Most people are probably oblivious and just compare images from two different cameras taken at different times with different lighting and exposures is to run the image through rgb2lab and deltaE. But you and I know that will give garbage, arbitrary results. The way I explain it to them intuitively is to imagine you took two snapshots of the same color checker chart, one with normal exposure and one with half the exposure time. Now compute the delta E between chips using that simplistic method. It will show huge delta E color differences even though the object itself (the chart) didn't change color at all. There is a delta E but it would be due to the exposure change, not the subject changing, which is usually what you're interested in if you're doing research on stain removal, fading, color shift, etc. rgb2lab() does not give correct LAB values unless you have standard colors, for example pure white is the sRGB values that the theory says it should have. But of course it never will have that. So essentially you can get whatever LAB values you want for your object just by varying things like color temperature of the lighting, illuminance on your sample, etc. And of course that is not what you want. What you would want is that you should get the same LAB value for a patch on your scene (color checker chip) as you would have gotten had you slapped it on top of a spectrophotometer, which will give you the "true" LAB intrinsic to the sample and chosen illuminant.
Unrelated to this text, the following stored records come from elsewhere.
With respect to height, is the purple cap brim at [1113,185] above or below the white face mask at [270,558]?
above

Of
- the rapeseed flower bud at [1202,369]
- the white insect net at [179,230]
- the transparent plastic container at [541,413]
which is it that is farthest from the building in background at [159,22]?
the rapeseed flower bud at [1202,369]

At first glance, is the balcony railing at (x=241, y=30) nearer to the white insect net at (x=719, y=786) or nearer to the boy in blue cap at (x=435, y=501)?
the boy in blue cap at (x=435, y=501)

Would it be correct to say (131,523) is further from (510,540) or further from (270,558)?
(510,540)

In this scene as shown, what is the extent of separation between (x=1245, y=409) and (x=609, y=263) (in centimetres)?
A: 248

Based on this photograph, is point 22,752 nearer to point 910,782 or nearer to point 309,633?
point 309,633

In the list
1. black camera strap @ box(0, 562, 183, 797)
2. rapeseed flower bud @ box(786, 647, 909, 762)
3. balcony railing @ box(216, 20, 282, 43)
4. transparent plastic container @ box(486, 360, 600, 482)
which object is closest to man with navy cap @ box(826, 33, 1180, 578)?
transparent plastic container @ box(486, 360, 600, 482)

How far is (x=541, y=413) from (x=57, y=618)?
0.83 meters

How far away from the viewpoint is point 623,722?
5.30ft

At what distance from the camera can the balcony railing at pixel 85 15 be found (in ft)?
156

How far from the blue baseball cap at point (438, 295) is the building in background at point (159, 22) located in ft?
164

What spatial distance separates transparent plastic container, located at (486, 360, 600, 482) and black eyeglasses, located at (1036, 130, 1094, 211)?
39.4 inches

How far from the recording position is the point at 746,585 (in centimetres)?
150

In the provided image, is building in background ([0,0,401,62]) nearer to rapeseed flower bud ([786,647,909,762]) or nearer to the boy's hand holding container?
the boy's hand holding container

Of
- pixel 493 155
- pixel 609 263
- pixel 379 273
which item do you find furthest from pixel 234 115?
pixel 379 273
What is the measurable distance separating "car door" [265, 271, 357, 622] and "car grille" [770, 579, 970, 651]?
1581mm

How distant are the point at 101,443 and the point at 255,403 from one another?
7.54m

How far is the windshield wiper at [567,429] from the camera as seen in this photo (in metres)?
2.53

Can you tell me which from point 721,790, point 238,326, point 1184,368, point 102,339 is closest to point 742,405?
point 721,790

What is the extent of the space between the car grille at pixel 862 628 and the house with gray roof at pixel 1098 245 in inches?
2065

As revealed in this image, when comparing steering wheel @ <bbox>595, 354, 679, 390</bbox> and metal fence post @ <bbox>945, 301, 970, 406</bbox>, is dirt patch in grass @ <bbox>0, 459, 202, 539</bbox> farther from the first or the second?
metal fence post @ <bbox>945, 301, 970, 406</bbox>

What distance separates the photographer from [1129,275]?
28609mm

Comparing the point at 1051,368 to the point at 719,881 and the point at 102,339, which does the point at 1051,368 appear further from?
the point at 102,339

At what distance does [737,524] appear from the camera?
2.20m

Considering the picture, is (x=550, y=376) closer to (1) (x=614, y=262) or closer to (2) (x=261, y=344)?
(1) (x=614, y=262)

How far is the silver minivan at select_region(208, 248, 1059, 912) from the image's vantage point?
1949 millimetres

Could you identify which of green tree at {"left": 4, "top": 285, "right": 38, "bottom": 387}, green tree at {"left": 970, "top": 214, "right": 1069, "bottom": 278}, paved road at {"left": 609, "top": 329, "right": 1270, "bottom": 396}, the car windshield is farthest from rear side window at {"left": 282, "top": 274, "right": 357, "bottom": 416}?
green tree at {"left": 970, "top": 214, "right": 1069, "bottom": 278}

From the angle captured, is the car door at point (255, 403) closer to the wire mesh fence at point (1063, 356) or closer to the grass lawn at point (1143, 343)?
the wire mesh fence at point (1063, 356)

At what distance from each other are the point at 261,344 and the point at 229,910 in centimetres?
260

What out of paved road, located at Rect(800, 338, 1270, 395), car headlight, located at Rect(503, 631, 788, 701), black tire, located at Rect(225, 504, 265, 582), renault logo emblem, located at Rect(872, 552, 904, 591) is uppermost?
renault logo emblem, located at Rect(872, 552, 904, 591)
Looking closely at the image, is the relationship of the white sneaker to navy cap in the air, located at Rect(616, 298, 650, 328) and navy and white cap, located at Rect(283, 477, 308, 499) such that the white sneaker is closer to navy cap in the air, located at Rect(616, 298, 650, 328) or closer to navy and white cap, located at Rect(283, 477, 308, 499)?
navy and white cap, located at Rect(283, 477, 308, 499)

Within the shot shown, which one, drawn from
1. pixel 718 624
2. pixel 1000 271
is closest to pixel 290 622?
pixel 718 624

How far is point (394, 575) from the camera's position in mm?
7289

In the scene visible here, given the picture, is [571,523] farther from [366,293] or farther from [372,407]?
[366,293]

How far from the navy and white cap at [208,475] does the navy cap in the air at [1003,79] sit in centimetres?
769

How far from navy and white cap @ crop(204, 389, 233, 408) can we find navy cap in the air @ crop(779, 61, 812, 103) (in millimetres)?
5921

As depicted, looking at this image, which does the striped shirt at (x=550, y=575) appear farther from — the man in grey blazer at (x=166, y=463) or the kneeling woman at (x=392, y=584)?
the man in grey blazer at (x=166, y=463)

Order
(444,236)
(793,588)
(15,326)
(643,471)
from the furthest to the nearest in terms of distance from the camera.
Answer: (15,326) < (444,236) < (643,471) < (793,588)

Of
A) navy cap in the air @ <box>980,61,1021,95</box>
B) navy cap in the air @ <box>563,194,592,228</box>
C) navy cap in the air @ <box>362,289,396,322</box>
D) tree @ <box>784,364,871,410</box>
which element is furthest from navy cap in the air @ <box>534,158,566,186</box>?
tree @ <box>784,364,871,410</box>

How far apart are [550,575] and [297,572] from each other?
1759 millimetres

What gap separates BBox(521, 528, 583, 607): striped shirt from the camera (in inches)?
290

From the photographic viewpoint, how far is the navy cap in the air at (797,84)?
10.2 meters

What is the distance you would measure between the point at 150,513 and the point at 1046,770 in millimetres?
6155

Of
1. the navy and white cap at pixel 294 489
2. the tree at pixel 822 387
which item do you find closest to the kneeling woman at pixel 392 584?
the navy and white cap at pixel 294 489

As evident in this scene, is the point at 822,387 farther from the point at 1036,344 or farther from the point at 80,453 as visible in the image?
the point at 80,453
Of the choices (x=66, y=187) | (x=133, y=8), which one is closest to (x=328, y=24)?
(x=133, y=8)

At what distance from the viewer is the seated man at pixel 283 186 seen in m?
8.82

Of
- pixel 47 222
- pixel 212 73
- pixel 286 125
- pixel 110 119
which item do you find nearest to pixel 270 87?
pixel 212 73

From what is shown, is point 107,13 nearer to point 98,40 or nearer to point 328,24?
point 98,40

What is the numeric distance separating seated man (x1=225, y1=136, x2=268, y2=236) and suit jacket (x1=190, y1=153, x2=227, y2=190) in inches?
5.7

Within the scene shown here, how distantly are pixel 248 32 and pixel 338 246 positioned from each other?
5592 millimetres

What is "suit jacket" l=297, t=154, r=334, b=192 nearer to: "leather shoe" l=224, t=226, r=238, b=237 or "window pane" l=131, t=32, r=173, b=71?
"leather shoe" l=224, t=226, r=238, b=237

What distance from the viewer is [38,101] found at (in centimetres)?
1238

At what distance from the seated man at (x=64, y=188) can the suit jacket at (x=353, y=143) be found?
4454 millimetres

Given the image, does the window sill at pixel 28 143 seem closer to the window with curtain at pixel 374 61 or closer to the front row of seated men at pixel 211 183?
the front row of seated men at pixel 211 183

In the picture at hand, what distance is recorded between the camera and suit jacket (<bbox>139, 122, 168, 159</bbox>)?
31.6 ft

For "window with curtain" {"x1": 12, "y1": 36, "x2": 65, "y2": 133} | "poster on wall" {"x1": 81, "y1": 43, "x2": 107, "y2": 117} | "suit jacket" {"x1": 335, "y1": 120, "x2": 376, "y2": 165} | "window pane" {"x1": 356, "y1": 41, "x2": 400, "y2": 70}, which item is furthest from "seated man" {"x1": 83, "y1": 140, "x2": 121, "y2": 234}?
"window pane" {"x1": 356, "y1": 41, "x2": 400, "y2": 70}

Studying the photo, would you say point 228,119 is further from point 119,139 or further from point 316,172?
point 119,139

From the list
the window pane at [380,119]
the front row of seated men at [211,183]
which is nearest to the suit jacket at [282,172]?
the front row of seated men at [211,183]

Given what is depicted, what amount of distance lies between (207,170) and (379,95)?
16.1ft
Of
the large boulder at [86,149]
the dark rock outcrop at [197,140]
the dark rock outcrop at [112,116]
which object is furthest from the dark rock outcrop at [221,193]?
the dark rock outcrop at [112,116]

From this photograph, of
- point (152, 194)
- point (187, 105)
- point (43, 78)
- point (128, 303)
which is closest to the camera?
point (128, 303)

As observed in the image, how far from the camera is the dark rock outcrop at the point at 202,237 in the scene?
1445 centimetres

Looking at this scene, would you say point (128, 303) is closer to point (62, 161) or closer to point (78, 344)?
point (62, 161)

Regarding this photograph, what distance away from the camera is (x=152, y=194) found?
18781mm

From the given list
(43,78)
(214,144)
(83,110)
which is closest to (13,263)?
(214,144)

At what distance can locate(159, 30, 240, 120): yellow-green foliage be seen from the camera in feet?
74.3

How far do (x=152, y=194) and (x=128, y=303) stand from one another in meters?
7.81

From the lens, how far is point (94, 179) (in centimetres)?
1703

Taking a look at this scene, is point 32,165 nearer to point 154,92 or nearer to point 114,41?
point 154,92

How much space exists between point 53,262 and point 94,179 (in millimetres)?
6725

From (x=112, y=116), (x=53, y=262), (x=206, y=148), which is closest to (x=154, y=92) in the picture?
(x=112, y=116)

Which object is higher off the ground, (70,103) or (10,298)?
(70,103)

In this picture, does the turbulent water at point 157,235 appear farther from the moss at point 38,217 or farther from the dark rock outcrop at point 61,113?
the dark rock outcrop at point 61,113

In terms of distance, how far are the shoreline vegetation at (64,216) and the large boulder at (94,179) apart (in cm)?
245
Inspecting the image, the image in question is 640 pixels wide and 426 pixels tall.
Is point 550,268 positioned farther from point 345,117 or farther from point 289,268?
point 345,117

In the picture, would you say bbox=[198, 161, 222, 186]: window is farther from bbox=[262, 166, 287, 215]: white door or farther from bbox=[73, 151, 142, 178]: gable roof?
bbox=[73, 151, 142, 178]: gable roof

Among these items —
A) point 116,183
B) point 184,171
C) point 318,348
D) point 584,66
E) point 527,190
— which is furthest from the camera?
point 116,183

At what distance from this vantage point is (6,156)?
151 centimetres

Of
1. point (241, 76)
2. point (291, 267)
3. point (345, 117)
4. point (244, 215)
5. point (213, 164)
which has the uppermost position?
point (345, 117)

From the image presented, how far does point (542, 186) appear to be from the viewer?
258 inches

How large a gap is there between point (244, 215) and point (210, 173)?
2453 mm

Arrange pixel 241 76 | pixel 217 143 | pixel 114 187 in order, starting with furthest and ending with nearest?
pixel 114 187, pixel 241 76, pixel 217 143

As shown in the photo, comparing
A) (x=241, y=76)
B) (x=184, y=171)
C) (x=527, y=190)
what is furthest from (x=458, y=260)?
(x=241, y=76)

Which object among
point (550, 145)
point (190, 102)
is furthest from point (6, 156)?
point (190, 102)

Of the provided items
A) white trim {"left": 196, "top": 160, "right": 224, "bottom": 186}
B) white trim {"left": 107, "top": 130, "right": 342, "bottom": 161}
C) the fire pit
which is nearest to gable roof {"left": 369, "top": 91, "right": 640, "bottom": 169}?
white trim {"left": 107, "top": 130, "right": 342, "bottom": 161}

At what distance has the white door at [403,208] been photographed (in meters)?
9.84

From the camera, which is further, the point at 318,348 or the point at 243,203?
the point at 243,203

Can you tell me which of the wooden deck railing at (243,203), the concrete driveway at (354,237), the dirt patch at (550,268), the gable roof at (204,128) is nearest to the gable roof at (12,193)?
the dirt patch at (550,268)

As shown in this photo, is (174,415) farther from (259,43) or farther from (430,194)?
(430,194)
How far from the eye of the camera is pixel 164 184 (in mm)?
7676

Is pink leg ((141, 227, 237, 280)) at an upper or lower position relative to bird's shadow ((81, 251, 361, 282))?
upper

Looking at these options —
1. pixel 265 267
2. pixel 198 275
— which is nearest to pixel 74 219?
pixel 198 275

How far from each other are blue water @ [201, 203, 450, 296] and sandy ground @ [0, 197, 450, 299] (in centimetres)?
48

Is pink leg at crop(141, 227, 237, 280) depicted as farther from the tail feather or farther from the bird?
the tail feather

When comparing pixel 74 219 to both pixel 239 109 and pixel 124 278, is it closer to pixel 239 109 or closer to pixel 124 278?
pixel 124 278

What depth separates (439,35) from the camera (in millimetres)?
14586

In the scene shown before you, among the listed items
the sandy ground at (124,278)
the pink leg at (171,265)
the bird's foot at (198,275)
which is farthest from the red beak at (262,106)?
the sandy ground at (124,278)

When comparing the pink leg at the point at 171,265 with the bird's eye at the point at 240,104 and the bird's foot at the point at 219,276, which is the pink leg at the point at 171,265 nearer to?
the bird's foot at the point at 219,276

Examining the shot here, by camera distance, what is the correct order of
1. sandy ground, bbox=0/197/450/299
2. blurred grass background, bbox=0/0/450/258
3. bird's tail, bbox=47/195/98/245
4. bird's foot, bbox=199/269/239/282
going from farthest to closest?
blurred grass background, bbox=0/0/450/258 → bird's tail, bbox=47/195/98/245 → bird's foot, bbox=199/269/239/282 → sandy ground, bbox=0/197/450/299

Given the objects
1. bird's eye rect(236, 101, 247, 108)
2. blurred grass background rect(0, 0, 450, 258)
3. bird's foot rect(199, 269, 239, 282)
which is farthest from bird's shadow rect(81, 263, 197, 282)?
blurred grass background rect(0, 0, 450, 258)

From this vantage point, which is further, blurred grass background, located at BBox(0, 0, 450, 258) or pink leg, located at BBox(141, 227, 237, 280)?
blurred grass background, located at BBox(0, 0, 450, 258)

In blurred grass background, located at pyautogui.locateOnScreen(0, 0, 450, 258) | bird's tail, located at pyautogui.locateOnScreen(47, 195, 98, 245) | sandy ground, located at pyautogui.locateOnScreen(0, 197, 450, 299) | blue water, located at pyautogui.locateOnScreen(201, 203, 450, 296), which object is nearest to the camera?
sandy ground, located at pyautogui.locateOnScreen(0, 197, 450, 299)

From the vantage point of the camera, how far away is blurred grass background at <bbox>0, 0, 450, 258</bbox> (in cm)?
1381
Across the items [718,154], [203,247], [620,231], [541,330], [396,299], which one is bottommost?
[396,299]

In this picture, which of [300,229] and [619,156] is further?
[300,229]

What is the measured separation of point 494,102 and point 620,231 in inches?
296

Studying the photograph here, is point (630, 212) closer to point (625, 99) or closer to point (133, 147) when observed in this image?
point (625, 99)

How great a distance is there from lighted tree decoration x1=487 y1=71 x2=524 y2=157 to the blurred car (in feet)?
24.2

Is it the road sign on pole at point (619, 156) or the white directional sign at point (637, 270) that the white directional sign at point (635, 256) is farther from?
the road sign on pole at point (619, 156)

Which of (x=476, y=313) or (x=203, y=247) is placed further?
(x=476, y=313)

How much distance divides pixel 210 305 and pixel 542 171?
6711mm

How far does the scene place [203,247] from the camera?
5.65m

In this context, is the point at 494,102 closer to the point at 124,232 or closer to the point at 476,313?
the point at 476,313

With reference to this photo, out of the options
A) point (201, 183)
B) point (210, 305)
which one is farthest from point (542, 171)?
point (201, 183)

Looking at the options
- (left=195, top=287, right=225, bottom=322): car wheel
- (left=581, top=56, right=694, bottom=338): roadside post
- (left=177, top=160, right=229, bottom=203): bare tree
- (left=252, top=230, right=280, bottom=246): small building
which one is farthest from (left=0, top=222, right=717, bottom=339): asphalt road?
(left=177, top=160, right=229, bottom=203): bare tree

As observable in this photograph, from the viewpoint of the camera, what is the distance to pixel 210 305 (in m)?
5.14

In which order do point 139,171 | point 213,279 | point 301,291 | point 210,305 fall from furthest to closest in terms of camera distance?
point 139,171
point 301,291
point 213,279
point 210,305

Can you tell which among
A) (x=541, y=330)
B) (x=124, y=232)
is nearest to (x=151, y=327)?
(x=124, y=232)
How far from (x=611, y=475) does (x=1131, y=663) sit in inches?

That said, with the imaging systems I design we always white balance the camera before snapping pictures. And to account for changes in camera temperature (which can affect the pixel values even if the exposure and lens iris are the same), and to account for small changes in our lighting (even though we have optical feedback and the user double checks light level with a luxmeter) we take several snapshot with different exposures to try to "home in" on the optimal exposure to make sure the digital values are as close to target values as possible. Few people in industry do, or even know about, the lengths we go to to make sure the values are as accurate as possible, both before image capture and after image capture.
For the 4 big color measurement companies (X-Rite, DataColor, HunterLabs, and Konica-Minolta), I believe most or all have some kind of colorimeter that you can use with your monitor and your sample to try to make sure your image on screen or print matches the actual object. Of course it could be inherently different because a reflective object, like a color checker chart, will not look exactly like a light-emitting object, like your computer monitor, no matter how close you match the colors because the optics are just different. But it can be made good enough for all intents and purposes. Personally, I've never much cared for what it looks like on screen so I've never calibrated my monitor, though for others in my company it matters and they have. So I don't know if those color calibration solutions provided by the comnpanies "fix" the monitor just using the crude 3-term ICC model or whether they have some proprietary way to correct it better using a higher order model.
Sorry if your head is spinning by now. Color science is a very tricky topic, even to me still after getting into it about 40 years ago. I've talked to worlds experts in color at conferences and even they admit they don't know everything - that's why it's an ongoing topic of research. Much of the trickiness comes in because we're not just talking about physics, radiometry, and optics here, it's confounded by the fact that the weirdness of human vision, psychometrics, and physiology are involved.